• [Aim] Rewrite the records below, putting "trunk of the tree" wherever "tree trunk" occurs and leaving everything else unchanged. Leave out the pictures.

• [Extracted records]
▼
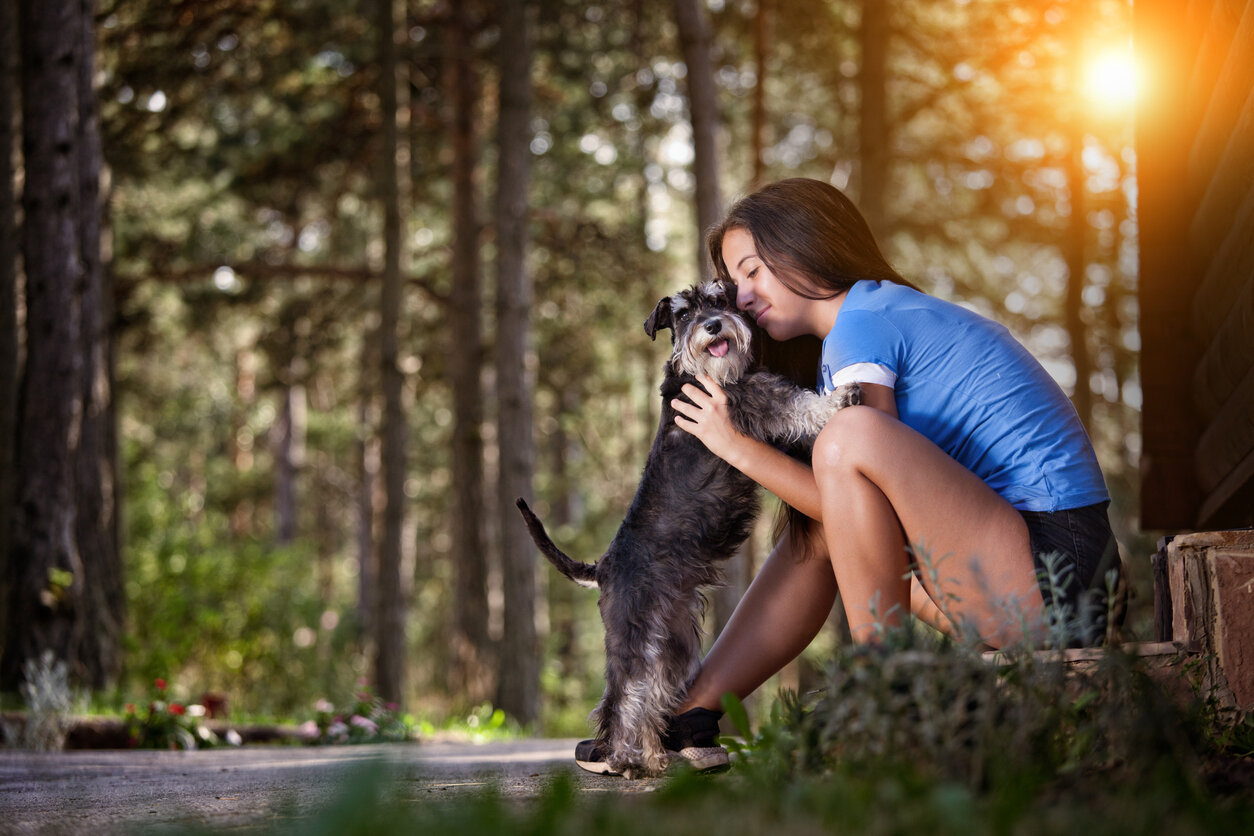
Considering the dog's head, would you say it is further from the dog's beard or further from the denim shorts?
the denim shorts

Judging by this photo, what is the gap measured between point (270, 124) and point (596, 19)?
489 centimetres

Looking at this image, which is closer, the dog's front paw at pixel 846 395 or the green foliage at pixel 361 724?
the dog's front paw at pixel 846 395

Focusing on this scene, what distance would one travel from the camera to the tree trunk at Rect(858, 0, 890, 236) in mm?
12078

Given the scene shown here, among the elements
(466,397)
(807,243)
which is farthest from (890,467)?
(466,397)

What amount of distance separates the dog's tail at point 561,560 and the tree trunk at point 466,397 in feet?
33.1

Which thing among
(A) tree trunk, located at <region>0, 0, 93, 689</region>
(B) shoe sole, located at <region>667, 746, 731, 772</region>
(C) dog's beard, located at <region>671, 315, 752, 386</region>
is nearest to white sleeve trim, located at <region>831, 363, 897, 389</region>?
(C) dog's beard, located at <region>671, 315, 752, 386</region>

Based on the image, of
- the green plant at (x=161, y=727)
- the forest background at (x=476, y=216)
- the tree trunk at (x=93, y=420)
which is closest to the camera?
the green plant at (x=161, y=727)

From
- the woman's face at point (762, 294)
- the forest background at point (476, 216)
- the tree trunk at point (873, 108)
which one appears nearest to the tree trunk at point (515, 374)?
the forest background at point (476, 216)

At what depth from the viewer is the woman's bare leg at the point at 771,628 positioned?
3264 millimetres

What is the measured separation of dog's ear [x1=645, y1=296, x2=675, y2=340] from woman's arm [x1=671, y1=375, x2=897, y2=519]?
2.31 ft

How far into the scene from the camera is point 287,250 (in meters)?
▲
• [Written answer]
Considering the dog's head, would you say it is further from the dog's beard or further from the denim shorts?
the denim shorts

Judging by this photo, what is the gap measured between point (270, 124) and point (596, 19)?
489 centimetres

Looking at this image, which is closer, the dog's front paw at pixel 846 395 or the green foliage at pixel 361 724?
the dog's front paw at pixel 846 395

Focusing on this scene, what distance would one travel from the camera to the trunk of the tree at Rect(858, 0, 890, 236) in mm?
12078

Given the scene shown here, among the elements
(466,397)
(807,243)
which is farthest from (890,467)?
(466,397)

What amount of distance separates the dog's tail at point 561,560 and the trunk of the tree at point 466,397 in feet?
33.1

Which thing among
(A) trunk of the tree, located at <region>0, 0, 93, 689</region>
(B) shoe sole, located at <region>667, 746, 731, 772</region>
(C) dog's beard, located at <region>671, 315, 752, 386</region>
is nearest to white sleeve trim, located at <region>831, 363, 897, 389</region>?
(C) dog's beard, located at <region>671, 315, 752, 386</region>

Based on the image, of
- the green plant at (x=161, y=727)
- the forest background at (x=476, y=216)
- the trunk of the tree at (x=93, y=420)
which is closest to the camera?
the green plant at (x=161, y=727)

From
- the woman's face at point (762, 294)
- the forest background at point (476, 216)
- the trunk of the tree at point (873, 108)
which one appears nearest to the trunk of the tree at point (515, 374)?
the forest background at point (476, 216)

At what depth from the viewer is the woman's bare leg at the point at 771,628 positioned?
3264 millimetres

What is the measured separation of dog's ear [x1=645, y1=296, x2=675, y2=340] from woman's arm [x1=671, y1=375, x2=897, y2=519]?
2.31 ft

How far into the scene from the camera is point 287,250 (in meters)?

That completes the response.